What makes the LGBTQ issue interesting and more significant is that it is also a matter of fundamental identity. That makes the political debates surrounding the issue of profound importance, as anyone knows who has observed how the matter has played out in the public square in general and higher education in particular.
Over at his blog at Patheos, Professor Chris Gehrz has responded to my most recent post at First Things. Rod Dreher has provided a good reply but I offer here just a couple of brief comments.
First, Professor Gehrz seems on the whole to think that I see the problem with the LGBTQ movement as one of sexual morality. I certainly do see it as a matter of morality, but then I see the problem of heterosexual cohabitation as one of sexual morality too. But morality is not what makes this issue so contentious. What makes the LGBTQ issue interesting and more significant is that it is also a matter of fundamental identity. That makes the political debates surrounding the issue of profound importance, as anyone knows who has observed how the matter has played out in the public square in general and higher education in particular.

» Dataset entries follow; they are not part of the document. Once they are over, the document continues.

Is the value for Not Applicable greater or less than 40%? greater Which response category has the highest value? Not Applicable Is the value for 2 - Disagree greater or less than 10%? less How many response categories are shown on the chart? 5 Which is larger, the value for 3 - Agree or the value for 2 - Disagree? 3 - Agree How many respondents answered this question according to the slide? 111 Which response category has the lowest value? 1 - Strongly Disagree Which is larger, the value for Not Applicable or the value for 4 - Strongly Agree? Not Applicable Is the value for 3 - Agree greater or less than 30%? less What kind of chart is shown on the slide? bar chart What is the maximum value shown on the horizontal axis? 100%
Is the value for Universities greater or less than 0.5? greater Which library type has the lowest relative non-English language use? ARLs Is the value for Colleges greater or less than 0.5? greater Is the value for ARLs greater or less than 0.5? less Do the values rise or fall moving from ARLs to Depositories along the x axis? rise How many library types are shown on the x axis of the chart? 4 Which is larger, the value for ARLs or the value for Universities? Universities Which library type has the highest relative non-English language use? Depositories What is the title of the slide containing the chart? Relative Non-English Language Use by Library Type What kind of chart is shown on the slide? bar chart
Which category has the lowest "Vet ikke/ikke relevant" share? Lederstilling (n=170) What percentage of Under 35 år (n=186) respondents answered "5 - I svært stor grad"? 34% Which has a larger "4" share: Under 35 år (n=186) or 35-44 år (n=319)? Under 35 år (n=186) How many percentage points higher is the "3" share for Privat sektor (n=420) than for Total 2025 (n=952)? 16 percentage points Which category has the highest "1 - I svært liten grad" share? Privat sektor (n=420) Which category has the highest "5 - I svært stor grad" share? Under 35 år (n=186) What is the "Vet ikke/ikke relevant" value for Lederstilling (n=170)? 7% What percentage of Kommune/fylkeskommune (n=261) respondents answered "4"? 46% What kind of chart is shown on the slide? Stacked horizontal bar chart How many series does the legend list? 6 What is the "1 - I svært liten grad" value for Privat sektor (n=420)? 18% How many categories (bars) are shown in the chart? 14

Second, and flowing from the first, Professor Gehrz states that he does ‘I don’t believe that marriage, sexuality, or gender identity is anywhere near “the heart of the Gospel.”’ This statement would seem to indicate that he does not see the LGBTQ issue as one of identity (unless he wants to argue that identity — who we are and who we think we are at our most fundamental level– is nowhere near the heart of the gospel). But even if it were just about sex, then sexual morality seems to be something about which both Jesus and Paul have many things to say. It is not for us to mark off as irrelevant to the gospel areas about which Jesus and Paul spoke.